Bekommen Sie auch immer mehr Covid-Patienten auf ihre Station?

Die Zahlen steigen bei uns insgesamt im ganzen Haus. Nicht nur auf der Intensivstation, sondern auch auf den normalen Stationen. Wir haben ständig steigende Zahlen. Ich habe große Hoffnungen, dass durch die Impfungen etwas passiert. Wir können das nicht mehr lange stemmen.

Die Krankenhäuser haben vor Weihnachten auf Notbetrieb umgeschaltet. Heißt das, dass Sie Patienten abweisen?

Nein, das machen wir nicht. Wir versuchen jeden zu behandeln. Manchmal müssen wir Patienten verlegen in andere Krankenhäuser, weil wir einfach keine Kapazitäten mehr haben. Aber innerhalb Berlins ist das alles immer noch möglich. Aber es ist wirklich knirsch und es ist an der Grenze. Das Problem ist jetzt auch zunehmend, dass Personal ausfällt, weil es krank ist. Ich weiß nicht, wie es weitergehen soll.

Rechnen Sie damit, dass es im Januar noch schlimmer wird?

Wenn ich mir anschaue, was an den Feiertagen auf den Straßen los war - obwohl es eigentlich einen Lockdown gibt – dann befürchte ich Schlimmstes. Ich fand, es war voll, wenn ich vom Dienst kam. Alle fuhren zu ihren Verwandten, nehme ich mal an, und deshalb sehe ich da ein bisschen schwarz. Ich bin echt ein optimistischer Mensch, aber nach diesen Feiertagen und nach dieser Belastung bin ich maximal erschöpft und kann eigentlich auch nicht mehr. Und wenn ich mir vorstelle, die Situation geht noch ein, zwei Monate so weiter, dann finde ich das furchtbar.

Haben Sie und Ihre Kolleginnen und Kollegen Angst, dass irgendwann Fehler passieren?

Ich hoffe natürlich nicht, dass Fehler passieren. Aber man kann das ja nicht ausschließen, wenn man ständig unter so einer Belastung, unter Stress und unter Zeitdruck arbeitet. Wir versuchen alle immer ordentlich zu arbeiten. Aber es ist ja eigentlich schon ein Fehler, wenn man nicht mehr alles an Arbeit schaffen kann. Wenn man nicht nach Hause gehen kann und sagen kann "Ich habe alles geschafft". Da kommt alles zusammen: Die zeitintensive Betreuung von Covid-Patienten und all die anderen Patienten, die betreut werden müssen. Ich bin Pflegekraft und wir arbeiten am Limit wie auch die Ärzte.

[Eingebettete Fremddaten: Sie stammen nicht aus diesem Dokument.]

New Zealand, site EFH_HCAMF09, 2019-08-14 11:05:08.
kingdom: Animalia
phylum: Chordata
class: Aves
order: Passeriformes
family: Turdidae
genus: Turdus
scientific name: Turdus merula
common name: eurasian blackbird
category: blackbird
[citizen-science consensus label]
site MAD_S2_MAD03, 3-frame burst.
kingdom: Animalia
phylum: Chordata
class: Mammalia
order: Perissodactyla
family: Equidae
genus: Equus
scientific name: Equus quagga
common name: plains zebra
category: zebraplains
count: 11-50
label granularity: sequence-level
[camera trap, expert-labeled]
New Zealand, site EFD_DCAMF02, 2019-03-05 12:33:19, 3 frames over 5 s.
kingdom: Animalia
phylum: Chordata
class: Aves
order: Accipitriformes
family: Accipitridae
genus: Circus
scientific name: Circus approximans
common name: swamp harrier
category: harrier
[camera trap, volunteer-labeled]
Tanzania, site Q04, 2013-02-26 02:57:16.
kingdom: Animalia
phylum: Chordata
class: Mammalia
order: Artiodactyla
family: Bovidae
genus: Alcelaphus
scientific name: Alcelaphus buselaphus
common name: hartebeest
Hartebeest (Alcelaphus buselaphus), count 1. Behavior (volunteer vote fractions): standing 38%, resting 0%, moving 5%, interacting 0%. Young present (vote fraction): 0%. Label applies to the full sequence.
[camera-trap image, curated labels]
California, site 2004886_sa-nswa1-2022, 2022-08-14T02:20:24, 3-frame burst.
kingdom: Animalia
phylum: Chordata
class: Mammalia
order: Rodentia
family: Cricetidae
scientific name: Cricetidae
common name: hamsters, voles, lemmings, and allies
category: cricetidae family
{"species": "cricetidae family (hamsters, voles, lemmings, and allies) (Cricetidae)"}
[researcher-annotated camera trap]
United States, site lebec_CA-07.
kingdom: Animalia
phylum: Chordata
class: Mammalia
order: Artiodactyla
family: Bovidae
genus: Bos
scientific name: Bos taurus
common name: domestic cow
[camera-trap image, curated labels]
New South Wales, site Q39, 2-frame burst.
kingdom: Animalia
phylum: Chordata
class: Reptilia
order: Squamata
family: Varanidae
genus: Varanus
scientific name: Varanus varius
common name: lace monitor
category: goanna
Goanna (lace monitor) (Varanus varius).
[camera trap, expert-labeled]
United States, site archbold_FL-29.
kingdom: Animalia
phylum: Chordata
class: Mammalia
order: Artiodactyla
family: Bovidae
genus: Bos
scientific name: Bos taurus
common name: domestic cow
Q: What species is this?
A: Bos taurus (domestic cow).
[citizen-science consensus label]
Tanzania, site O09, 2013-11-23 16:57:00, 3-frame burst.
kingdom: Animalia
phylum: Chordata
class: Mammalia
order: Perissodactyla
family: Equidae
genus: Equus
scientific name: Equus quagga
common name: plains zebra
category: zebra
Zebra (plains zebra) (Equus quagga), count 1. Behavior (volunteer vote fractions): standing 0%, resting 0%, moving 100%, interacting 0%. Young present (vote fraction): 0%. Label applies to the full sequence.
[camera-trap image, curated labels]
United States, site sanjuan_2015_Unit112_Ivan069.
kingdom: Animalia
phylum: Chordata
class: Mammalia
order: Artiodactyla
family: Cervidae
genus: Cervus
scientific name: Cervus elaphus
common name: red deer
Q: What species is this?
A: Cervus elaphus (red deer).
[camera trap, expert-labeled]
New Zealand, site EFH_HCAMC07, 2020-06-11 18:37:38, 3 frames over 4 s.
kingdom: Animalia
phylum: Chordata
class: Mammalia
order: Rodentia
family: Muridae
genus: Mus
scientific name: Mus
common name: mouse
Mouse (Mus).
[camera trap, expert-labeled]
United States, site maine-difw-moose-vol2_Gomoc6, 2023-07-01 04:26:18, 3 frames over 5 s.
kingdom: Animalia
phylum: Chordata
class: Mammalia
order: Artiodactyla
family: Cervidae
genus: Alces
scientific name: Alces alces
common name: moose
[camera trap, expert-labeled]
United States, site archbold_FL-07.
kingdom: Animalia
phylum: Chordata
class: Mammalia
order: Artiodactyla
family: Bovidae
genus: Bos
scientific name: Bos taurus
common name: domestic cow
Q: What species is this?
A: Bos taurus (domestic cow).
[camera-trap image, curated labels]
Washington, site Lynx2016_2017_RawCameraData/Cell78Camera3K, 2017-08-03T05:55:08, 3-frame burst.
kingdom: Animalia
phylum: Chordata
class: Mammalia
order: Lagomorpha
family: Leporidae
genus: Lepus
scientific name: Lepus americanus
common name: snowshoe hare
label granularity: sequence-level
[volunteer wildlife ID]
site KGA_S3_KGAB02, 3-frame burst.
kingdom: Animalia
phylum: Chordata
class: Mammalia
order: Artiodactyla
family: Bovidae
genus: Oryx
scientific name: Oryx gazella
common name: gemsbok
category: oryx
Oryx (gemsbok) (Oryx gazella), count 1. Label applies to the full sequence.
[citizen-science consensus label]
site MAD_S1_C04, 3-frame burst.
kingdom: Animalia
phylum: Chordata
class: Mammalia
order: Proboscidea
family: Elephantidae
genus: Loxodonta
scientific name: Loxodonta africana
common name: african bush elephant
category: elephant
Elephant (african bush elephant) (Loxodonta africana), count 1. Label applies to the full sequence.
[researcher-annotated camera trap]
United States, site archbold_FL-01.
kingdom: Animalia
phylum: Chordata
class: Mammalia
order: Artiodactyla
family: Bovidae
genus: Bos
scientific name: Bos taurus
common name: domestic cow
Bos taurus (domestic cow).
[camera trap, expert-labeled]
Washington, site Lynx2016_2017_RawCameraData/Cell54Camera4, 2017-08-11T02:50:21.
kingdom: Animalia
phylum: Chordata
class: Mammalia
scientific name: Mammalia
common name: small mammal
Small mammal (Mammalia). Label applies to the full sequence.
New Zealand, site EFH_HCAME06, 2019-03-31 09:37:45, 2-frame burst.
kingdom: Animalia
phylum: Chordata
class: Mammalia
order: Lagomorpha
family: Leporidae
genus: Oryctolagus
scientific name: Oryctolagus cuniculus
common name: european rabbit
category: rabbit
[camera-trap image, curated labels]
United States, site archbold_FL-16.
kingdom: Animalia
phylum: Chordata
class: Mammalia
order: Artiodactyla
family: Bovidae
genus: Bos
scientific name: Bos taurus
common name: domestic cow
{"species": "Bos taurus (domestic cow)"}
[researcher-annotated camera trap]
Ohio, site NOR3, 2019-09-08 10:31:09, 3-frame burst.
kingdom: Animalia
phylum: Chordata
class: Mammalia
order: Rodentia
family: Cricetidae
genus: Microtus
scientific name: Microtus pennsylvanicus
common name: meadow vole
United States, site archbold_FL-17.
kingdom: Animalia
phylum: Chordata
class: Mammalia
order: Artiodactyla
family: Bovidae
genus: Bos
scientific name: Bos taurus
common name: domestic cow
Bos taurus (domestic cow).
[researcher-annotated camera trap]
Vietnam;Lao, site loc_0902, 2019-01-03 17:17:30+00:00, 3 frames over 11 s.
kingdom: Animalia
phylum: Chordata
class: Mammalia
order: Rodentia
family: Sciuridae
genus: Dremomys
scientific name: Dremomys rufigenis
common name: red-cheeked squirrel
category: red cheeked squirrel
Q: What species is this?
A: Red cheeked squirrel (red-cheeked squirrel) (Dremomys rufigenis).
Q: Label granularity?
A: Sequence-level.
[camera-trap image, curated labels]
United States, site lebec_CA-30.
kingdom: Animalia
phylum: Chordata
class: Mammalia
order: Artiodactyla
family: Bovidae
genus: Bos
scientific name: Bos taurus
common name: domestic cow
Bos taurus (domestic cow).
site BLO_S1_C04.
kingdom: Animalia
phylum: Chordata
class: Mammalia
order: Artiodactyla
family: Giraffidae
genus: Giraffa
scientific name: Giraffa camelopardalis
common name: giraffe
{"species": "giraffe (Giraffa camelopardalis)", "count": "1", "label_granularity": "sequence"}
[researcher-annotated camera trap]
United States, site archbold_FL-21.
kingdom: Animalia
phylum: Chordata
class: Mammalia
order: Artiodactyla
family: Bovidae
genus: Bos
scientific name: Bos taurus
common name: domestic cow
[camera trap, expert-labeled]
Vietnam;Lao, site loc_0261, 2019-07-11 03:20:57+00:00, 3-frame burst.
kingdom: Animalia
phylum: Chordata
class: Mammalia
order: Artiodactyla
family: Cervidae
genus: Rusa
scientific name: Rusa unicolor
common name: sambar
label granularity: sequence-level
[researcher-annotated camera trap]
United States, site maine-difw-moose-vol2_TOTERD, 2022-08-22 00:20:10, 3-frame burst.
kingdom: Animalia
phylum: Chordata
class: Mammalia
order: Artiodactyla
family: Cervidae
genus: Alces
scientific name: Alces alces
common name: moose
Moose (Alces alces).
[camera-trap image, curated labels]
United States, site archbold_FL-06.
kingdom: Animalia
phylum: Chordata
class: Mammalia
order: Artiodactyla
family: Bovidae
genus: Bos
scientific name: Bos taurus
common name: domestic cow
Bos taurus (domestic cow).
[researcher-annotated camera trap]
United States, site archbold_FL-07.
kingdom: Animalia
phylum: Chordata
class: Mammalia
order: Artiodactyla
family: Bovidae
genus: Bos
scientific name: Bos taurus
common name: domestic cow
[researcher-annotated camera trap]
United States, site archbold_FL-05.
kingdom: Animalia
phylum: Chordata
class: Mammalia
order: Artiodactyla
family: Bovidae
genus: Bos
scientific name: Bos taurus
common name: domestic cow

Sie haben gesagt, dass die Impfung jetzt für Sie ein kleiner Lichtblick ist. Dann gehe ich mal davon aus, dass Sie sich auch impfen lassen werden. Wie groß ist ein insgesamt die Impfbereitschaft unter den Beschäftigten in Ihrer Klinik?

Die Impfbereitschaft unter den Beschäftigten ist bei uns groß. "Lieber heute als morgen", hat gestern eine Kollegin zu mir gesagt. Ich glaube, dass das für uns alle so dieser Hoffnungsschimmer am Horizont ist.

Zum Jahreswechsel ist viel Platz für Wünsche und Hoffnungen. Was sollte Ihrer Meinung nach die Politik aus den Pandemie-Zeiten mitnehmen? Was muss sich an unserem Gesundheitswesen ändern?

Es muss grundlegend anders finanziert werden. Dann gäbe es die Probleme nicht, die wir heute haben. Wir brauchen unbedingt mehr Personal. Da muss endlich etwas passieren. Das ist das A und O.

Vielen Dank für das Gespräch!

Dieser Text ist eine redigierte und gekürzte Fassung des Interviews, das Inforadio mit Anja Voigt geführt hat. Die Fragen stellt Sabine Dahl. Das vollständige Gespräch können Sie oben im Beitrag hören.